Attempting narrative through character on a grander scale, The Ark shows the same talent for the rounded portrait and, crucially, across the social strata. As a director, Dineen clearly has either a seductive eye or a chameleon ear, by which I mean that interviewees must develop a burning urge to confide in her, or they come to forget that everything they do is being monitored. Whatever the explanation, they speak with the easy confidence of the Prince of Wales making a dirty phone call. The series is really about the human menagerie, the political and emotional species of these strange days.

My favourites were the sloth and the slug. The former was Dave Robinson, a keeper in the Tropical Birds house, a big, moustachioed, soft-voiced man, like a gloomier Graham Gooch. In the most distinctive scene in the series Dave, a Christian, required to work Sunday, skinned and sliced rodents for a mouse muesli for his birds while listening to Morning Service. 'The falcons, they like 'em skinned, ' he muttered. A dramatist would have killed to have written the scene, but they would have spoiled it by calling the radio play All Creatures Great And Small and anyway, no one would have believed it. In a good documentary the neatnesses have the defence of realism.
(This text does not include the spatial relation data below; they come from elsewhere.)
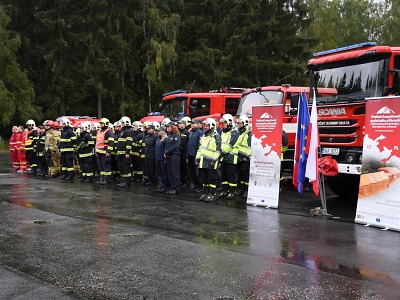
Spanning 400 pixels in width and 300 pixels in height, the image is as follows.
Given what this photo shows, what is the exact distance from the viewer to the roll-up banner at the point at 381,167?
332 inches

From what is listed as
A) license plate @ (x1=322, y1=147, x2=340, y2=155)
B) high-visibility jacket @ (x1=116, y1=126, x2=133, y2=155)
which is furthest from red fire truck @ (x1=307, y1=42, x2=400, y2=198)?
high-visibility jacket @ (x1=116, y1=126, x2=133, y2=155)

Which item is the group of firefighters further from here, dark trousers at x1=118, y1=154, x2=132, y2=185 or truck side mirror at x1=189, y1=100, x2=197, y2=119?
truck side mirror at x1=189, y1=100, x2=197, y2=119

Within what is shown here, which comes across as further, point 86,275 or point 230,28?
point 230,28

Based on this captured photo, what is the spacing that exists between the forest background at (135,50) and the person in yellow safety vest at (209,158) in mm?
22673

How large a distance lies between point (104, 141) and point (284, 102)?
5.65 meters

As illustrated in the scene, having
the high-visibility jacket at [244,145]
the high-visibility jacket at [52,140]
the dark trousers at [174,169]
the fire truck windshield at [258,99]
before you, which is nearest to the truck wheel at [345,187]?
the high-visibility jacket at [244,145]

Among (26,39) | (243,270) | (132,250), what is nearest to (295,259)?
(243,270)

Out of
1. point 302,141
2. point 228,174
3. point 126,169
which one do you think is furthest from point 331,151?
point 126,169

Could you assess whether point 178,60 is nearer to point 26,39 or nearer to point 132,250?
point 26,39

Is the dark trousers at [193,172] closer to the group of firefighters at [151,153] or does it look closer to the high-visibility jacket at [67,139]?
the group of firefighters at [151,153]

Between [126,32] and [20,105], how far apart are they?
→ 360 inches

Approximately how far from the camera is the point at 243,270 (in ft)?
19.7

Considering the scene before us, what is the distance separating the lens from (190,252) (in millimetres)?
6863

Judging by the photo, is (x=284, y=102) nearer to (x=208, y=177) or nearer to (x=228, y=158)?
(x=228, y=158)
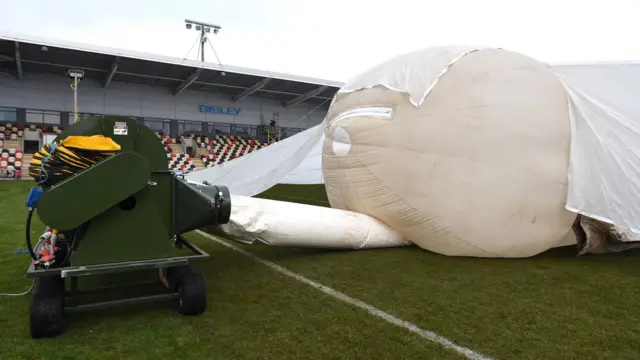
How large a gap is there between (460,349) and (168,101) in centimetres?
2370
Dave's kind, however, were seen as sloths by the management slugs, sent into the zoo from the leisure industry as a government condition of the last chunk of subsidy. At the other end of the scale of industrial evolution from Dave was Andrew Forbes, a man with the human manner of a statue and the vocabulary of an abacus. It is rumoured that the BBC staff working on the series thought he reminded them of someone. Dineen's achievement was to make this management clam open up. When Forbes spoke of the standards he expected from his staff, the director asked whether he treated his children the same way. That she had the presence of mind to ask the question is to Dineen's credit; that Forbes had developed the absence of caution to answer it is even more so. He proudly explained that his young daughter had sold pine-cones to passers-by for pocket money. 'She will grow up a leader,' he purred.
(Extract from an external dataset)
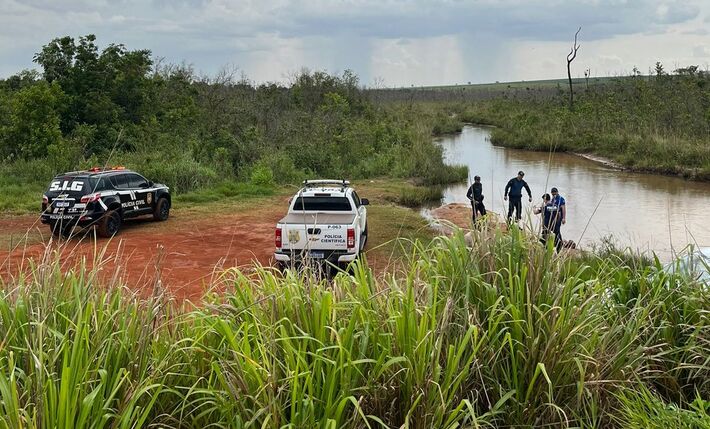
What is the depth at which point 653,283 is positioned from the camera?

So Dineen made it fairly clear that not all the bullshit around London Zoo had emerged from the animals. But the power of The Ark was that it offered no simple political pieties. Some sequences - like last night's in which a moist-eyed keeper nursed a koala bear with diarrhoea - made a point about love and craft not showing up on balance sheets. Yet the mere fact of the setting - a zoo, confining wildlife in an urban jungle - worked against easy liberal sympathy for the staff against the bosses. If the series was a political animal, it was a pushmipullyu: an explanation of a zoo's role in breeding endangered species dragged the viewer in one direction, film of Cilla Black reading a poem at a photo-opportunity for the arrival of a giant panda hauled you in another. Dineen's one miscalculation was in the final scene, when an eloquently bleak sweep of the abandoned bear terraces was overloaded by a keeper saying: 'Funny old country, England . . .' The point had already emerged more obliquely as, for example, when the Keeper of Mammals remarked that his staff had 'all been terribly British' about being sacked.

But, in the funny new country Britain is, Dineen's series is also a metaphor for itself. A project like The Ark needs so much money spent on nourishment, so much care and grooming in the 24-month gestation period before it is ready for viewing, that it can be bred and can flourish only within the cage of subsidised, non-commercial television. Beyond these confines, the films exhibited will need to be especially cuddly or unusually disgusting: pandas or rhinoceroses, meaning, in this context, tug-of-love babies or serial killers. But the keepers of the national free-market theme park are currently rattling the gates of the BBC's cage. Molly Dineen, and admirers of her exceptional talent, will have to hope that the management of the beleaguered national institution that employed her proves more adept at balancing tradition and new political conditions than that of the one she has so memorably captured on film. One of the things I learned from The Ark is that the panda is scientifically termed 'crepuscular', a twilight animal. We shall have to hope that Dineen's species of documentary can never be similarly described.